If the intro of The Prodigy’s Firestarter was meant to be an ‘in memoriam’ or a sign of things to come both were achieved, the roof of the Rock City was positively flapping when Skunk Anansie entered the stage to the first riffs of Charlie Big Potato. Vocalist Skin was draped in an outfit that appeared to be made out of several miles of gold tin foil, bouncing around like an early retro Christmas present and to be fair, that is exactly what the ‘queen of crowd surfing’ was. The sound was big, the band was tight and Skin lasted to the third song before she was carried all the way back to the mixing desk by endless hands, not missing a note of All In The Name Of Pity. The crowd had no chance to come up for air in between songs that spanned a quarter of a century. I Can Dream, Twisted (Every Day Hurts) and My Ugly Boy were perfectly mixed in with Charity and Weak but just when the crowd thought they had a minute to find their bearings the Skunks tore the place up some more.
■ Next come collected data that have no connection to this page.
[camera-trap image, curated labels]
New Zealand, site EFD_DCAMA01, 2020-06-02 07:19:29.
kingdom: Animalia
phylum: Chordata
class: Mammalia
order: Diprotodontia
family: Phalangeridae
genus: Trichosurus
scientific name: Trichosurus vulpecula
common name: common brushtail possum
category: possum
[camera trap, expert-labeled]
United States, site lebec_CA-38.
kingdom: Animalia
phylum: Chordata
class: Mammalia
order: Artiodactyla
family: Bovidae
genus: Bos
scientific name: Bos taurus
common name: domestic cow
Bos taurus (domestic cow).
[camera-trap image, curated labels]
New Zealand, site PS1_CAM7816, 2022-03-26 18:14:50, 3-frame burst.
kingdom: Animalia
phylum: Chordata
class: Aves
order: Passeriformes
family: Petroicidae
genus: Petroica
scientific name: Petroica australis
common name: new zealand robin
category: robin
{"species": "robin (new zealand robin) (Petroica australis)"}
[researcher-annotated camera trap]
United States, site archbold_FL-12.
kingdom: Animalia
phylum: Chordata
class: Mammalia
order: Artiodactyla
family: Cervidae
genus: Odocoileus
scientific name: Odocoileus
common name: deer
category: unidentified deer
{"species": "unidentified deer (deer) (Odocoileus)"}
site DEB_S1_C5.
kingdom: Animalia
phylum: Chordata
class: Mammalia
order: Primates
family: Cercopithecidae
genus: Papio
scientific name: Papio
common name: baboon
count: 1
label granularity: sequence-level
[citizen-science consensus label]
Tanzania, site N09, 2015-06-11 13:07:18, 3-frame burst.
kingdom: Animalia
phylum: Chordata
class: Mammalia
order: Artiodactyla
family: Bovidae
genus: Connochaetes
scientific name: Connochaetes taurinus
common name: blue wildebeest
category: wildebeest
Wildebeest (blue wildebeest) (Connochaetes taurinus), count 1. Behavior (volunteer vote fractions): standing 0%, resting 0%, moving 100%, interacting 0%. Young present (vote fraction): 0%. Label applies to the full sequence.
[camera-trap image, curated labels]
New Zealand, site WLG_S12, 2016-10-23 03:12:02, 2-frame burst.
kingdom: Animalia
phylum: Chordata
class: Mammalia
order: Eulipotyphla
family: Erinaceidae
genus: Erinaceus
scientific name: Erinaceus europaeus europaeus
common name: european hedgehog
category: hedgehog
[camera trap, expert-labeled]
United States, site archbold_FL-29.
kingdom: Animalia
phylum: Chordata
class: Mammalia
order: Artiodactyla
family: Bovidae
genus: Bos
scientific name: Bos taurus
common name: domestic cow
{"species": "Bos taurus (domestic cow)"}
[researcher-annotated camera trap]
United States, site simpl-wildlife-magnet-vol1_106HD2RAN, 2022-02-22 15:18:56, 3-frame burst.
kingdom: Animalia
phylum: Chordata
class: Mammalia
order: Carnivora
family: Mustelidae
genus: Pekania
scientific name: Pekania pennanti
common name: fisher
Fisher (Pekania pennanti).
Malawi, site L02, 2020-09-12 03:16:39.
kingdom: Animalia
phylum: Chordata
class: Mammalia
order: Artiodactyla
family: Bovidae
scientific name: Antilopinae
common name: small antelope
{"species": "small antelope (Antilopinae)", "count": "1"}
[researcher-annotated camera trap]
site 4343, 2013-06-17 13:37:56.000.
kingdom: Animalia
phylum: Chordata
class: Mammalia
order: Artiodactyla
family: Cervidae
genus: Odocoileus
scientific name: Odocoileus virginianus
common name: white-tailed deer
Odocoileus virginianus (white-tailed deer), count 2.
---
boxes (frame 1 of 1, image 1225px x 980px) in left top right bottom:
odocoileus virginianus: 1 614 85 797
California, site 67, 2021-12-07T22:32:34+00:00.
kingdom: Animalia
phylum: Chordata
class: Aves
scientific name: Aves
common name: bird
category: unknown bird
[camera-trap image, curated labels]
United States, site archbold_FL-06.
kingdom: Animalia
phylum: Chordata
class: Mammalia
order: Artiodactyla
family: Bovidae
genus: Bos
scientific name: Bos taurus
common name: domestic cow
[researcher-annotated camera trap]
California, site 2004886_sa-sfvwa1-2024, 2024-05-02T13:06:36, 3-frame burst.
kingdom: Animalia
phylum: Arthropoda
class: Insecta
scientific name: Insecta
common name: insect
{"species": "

Skin parted the wild mob in front of her to walk right through the middle, threw herself off a side railing onto admiring hands, altogether disappeared into a good natured mosh pit and the energy was a seriously infectious mood boost. Mark, the powerhouse engine, Ace, string hero extraordinaire and Cass, phenomenal bass master were grinning ear to ear, the stage is where this band comes alive and it was evident that they were having just as much fun as the crowd. The beautifully executed Hedonism (Just Because You Feel Good) turned into an epic sing along and politically charged songs like Intellectualise My Blackness and Yes It’s Fucking Political are as relevant today as they were on the day they were written. New tunes What You Do For Love and This Means War were both as enthusiastically received as any of the old favourites, proving that being true to yourself and sticking to a recipe that works is what makes this band so fantastic. They made quick work of two hours and 23 songs.  When the show came to a close after having squeezed in a cheeky Highway To Hell cover and the climax of Little Baby Swastikkka, Skunk Anansie looked clearly humbled by the response from an euphoric crowd. This was a perfect, kick-ass rock show and definitely one for the memory bank.